:: Passage to read ::
** Begin **
In this notebook you will...
1. Read in the concatenated output data
2. Explore the full data set
3. Create simple time series line plots
4. Plot variables with more dimensions
5. Understand the spin-up phase
6. Look at carbon flux outputs

Start by reading in some libraries:

In [None]:
import xarray as xr  # NetCDF data handling
import matplotlib.pyplot as plt  # Plotting
import time  # Keeping track of runtime
import json  # For reading data dictionaries stored in json format
import datetime as dt  # for workaround with long simulations (beyond year 2262)
from pathlib import Path

---
### Define names and path to the NetCDF output

**Attention! Did you concatenate your output files already? By default, the model produces many seperate output files (one per month). You should concatenate them using the [combine_nc_files.ipynb](../../notebooks/combine_nc_files.ipynb) notebook to facilitate and speed up the analysis.**

_Execute the next cell to display available case names/site IDs in the current version of the NorESM-LSP(optional)._

In [None]:
with open(Path("../../config/sites.json"), 'r', encoding='utf-8') as lsp_sites_json:
    lsp_sites_dict = json.load(lsp_sites_json)
    
print(f"{'Case name':>9}{'Long name':>25}")
print('-'*34)
_ = [print(f"{cur_site['properties']['name']:>9}{cur_site['properties']['long_name']:>25}") for cur_site in lsp_sites_dict['features']]

Change the case name and site name in the code cell below before executing it.

In [None]:
# Add the full case name in quotation marks here! E.g.: "5994e825658b853b95d61feccffd18ad_bor1-1000y"
case_name = "54460ba2d205ff3b51c166c74f5320b3"#"5994e825658b853b95d61feccffd18ad_bor1-1000y"

# Enter the case ID (aka. short site code, see table above) in quotation marks here! E.g.: "BOR1".
# ATTENTION! This is case sensitive and important to find the right paths: use the correct capitalization of letters!
case_id = "SUB1"#"BOR1"

# Path to the case's land archive output, i.e. the folder containing the `.nc` file(s) you want to analyse. 
# Only change this line if you renamed/moved the folder or moved files from the default location!
output_data_path = Path(f"../../cases/{case_name}/archive/lnd/")

### Enter the name(s) of the output file(s) - READ CAREFULLY!

In the likely case that you produced multiple output files, we recommend to concatenate these into a single file (see above). However, if you want to combine multiple files 'on the fly', you can uncomment the respective line in the next code cell and adapt it accordingl. Note that this process can take a long time!

You can use the analysis examples in this notebook as a template for analysing additional history tapes, which you may have added in the graphical user interface when creating the case. Make sure to give the correct name (i.e. `h1`, `h2`, etc.) and that the variables you want to analyse are included in it.

Change the output file name before executing the following code cell.

In [None]:
# Enter the name of a single output file, e.g. created with the 'combine_nc_files' notebook. For example:
file_path = f"{output_data_path}/5994e825658b853b95d61feccffd18ad_bor1-1000y.h0.0001-1000.nc"
** End **
:: Exercise requirements ::
1) Answer these questions about the notebook text:
(a) By default, how often does the model produce a separate output file?
(b) Which notebook should be used to concatenate the output files?
(c) Which library is imported for plotting?
2) Put every line of the records into a numbered list, skipping blank lines and leaving out the pictures.
The records have no connection to the notebook text.

:: Information supplied ::
** Begin **
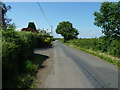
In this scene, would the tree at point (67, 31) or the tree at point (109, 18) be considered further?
the tree at point (67, 31)

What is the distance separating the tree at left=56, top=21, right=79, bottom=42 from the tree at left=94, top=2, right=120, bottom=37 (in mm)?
47468

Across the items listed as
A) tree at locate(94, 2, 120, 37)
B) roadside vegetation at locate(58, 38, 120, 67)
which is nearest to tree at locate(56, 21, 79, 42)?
roadside vegetation at locate(58, 38, 120, 67)

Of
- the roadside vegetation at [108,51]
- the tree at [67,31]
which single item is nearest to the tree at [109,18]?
the roadside vegetation at [108,51]

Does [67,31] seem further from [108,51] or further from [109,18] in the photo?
[108,51]

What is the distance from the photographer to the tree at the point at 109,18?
1795 cm

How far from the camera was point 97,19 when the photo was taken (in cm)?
** End **
:: Written responses ::
1)
(a) One per month.
(b) combine_nc_files.ipynb
(c) matplotlib.pyplot

2)
1. In this scene, would the tree at point (67, 31) or the tree at point (109, 18) be considered further?
2. the tree at point (67, 31)
3. What is the distance separating the tree at left=56, top=21, right=79, bottom=42 from the tree at left=94, top=2, right=120, bottom=37 (in mm)?
4. 47468
5. Across the items listed as
6. A) tree at locate(94, 2, 120, 37)
7. B) roadside vegetation at locate(58, 38, 120, 67)
8. which is nearest to tree at locate(56, 21, 79, 42)?
9. roadside vegetation at locate(58, 38, 120, 67)
10. Of
11. - the roadside vegetation at [108,51]
12. - the tree at [67,31]
13. which single item is nearest to the tree at [109,18]?
14. the roadside vegetation at [108,51]
15. Does [67,31] seem further from [108,51] or further from [109,18] in the photo?
16. [108,51]
17. What is the distance from the photographer to the tree at the point at 109,18?
18. 1795 cm
19. How far from the camera was point 97,19 when the photo was taken (in cm)?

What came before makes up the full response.